PRESIDENT Obama's failure to improve U.S. relations with Cuba may have prompted Latin American nations to launch a group that could supplant the Organization of American States.

The summit near Cancun, Mexico, of the 32 leaders of the Rio Group and Caribbean Community nations ended this week with a decision to create an organization, excluding the United States and Canada, that could become an alternative to the OAS.

The meeting was called ostensibly to strengthen regional coordination in key economic and political areas. Its communique covered a list of long-standing issues, including a plea to end the U.S. trade embargo against Cuba. Although Cuba was suspended from the OAS in 1962, it would be part of the new organization.

The meeting and the establishment of a new regional grouping are logical outgrowths of traditional Latin American resentment of U.S. domination of the OAS. The group's headquarters were established in Washington in 1948, with the United States providing its financial underpinning. That is no longer necessary as Latin American countries' economic situations improve, including the discovery by Brazil of offshore oil.

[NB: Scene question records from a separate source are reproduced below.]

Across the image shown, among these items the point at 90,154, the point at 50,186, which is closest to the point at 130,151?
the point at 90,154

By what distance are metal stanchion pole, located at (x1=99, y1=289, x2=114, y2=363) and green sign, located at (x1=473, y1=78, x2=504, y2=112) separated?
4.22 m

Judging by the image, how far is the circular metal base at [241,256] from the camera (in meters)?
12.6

OAS members also have chafed for years about Washington's feud with Cuba. There was hope that Mr. Obama would reform U.S. policy, based on his own statements, but after more than a year little has changed, particularly the U.S. trade embargo. His reticence apparently is based on a reluctance to take on Cuban exile and U.S. business groups that continue to lobby against a new approach.

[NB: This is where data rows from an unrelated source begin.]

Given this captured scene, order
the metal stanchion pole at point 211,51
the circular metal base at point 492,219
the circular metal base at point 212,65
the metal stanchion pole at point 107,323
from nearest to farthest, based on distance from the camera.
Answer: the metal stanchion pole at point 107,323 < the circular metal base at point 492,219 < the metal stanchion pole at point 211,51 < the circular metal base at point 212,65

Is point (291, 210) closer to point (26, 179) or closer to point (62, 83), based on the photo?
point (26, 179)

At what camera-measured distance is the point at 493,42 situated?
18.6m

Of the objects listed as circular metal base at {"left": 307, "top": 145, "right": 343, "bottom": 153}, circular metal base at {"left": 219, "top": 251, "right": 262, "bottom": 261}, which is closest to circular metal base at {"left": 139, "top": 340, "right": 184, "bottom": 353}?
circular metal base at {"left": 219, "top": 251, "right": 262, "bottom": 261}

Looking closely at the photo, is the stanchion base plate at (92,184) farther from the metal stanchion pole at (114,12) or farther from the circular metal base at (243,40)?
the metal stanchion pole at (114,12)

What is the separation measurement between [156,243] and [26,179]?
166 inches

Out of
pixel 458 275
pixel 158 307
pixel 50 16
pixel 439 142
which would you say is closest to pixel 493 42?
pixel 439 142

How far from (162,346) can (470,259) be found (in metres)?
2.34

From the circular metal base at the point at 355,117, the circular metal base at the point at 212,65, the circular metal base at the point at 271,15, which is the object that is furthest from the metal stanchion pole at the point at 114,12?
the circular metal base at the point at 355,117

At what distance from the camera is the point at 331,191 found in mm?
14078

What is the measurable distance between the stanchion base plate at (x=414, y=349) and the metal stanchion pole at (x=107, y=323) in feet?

U.S. diplomats in Washington downplayed the significance of the new group, which could take years to form. Nevertheless, the meeting in Mexico and the possible emergence of a bloc to replace the OAS should prompt a re-examination of U.S. policy toward the region, especially Cuba. It's a warning that the United States soon may have less influence in Latin America than it does now. What is Mr. Obama waiting for?